Credit: IRB Barcelona
A study by IRB Barcelona´s Development and Growth Control Laboratory, headed by ICREA researcher Marco Milán, reveals how Dpp and Wg morphogens regulate organ proportions and patterning of the fly wing through independent mechanisms. Given that these morphogens are present in vertebrates, these results are highly significant for understanding the development and growth of human limbs. “The regulatory mechanism that we describe in this study may pave the way to new research lines on malformations and congenital diseases in humans,” says Marco Milán.
Size is not determined by gradients
Morphogens are distributed throughout tissues in a concentration gradient, informing cells about their “location” and providing instructions on how they should develop. Several studies have also reported that these morphogens are responsible for the growth of these tissues. While the presence of morphogens along a gradient defines the spatial distribution of the different structures, the study by the Development and Growth Control Laboratory demonstrates that the gradient itself is not indispensable to promote growth. In a previous study, published in 2017 in the journal eLife, this same group proposed that wing growth was independent of the Dpp gradient. These new findings, which have been published in Developmental Cell, “confirm that the presence of Wg is necessary throughout development, but, as occurs with Dpp, its distribution along a gradient is not an indispensable requirement,” explains Lara Barrio, first author of the study.

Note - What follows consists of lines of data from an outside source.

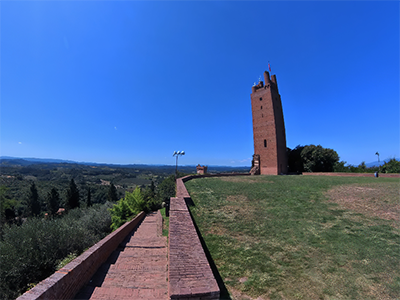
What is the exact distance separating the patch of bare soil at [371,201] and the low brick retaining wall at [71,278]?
8.25 meters

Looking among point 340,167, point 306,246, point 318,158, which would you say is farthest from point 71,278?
point 340,167

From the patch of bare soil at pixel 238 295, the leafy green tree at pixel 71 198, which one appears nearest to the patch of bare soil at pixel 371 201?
the patch of bare soil at pixel 238 295

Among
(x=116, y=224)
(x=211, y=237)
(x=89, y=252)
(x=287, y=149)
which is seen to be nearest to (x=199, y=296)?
(x=211, y=237)

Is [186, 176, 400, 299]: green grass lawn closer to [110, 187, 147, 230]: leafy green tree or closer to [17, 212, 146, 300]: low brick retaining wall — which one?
[17, 212, 146, 300]: low brick retaining wall

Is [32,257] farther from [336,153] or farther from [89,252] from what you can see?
[336,153]

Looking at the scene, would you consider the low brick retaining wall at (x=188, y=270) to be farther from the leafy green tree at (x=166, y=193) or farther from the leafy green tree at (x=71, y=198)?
the leafy green tree at (x=71, y=198)

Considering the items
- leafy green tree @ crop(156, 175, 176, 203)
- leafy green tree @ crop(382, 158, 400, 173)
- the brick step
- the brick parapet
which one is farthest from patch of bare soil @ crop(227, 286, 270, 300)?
leafy green tree @ crop(382, 158, 400, 173)

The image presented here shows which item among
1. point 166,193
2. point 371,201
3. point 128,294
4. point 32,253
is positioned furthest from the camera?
point 166,193

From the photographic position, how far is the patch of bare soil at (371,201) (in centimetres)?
593

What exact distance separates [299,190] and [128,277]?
8.79 meters

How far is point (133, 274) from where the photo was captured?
15.0ft

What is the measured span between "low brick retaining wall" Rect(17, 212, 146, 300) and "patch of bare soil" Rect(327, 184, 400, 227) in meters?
8.25

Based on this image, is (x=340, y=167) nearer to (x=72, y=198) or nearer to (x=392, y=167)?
(x=392, y=167)

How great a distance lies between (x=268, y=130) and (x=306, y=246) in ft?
63.3
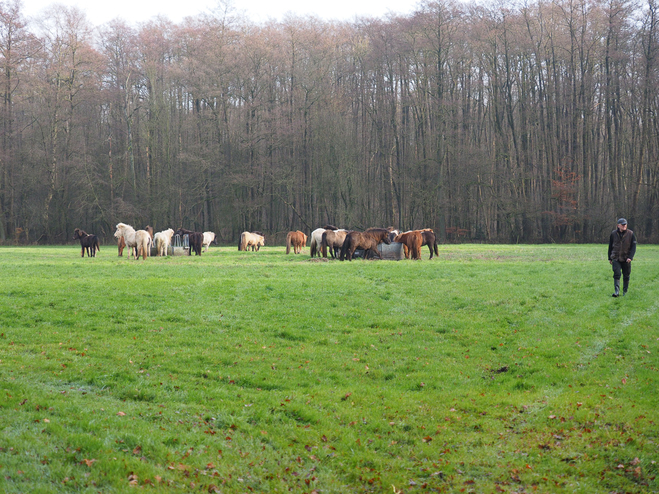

Morphogens stimulate directional growth
The two morphogens addressed in this study, namely Dpp and Wg, promote the growth of the fly wing, but through two independent and non-interchangeable pathways. Dpp stimulates growth along the anteroposterior axis in a unique and exclusive manner, while Wg favours proliferative activity along the proximodistal axis. The work carried out by Barrio and Milán demonstrates that the capacity of these morphogens to promote growth in two distinct directions is due to their restricted expression in two perpendicular bands and to the need for both to be present for the tissue to grow. These findings thus reveal the mechanism through which organ proportions are regulated by morphogen activity.
This study has been funded by the Ministry of Science and Innovation, the Severo Ochoa Centres of Excellence Award, the programme “A way to build Europe, supported by the European Development Fund (ERDF) and the CERCA Programme, run by the Government of Catalonia.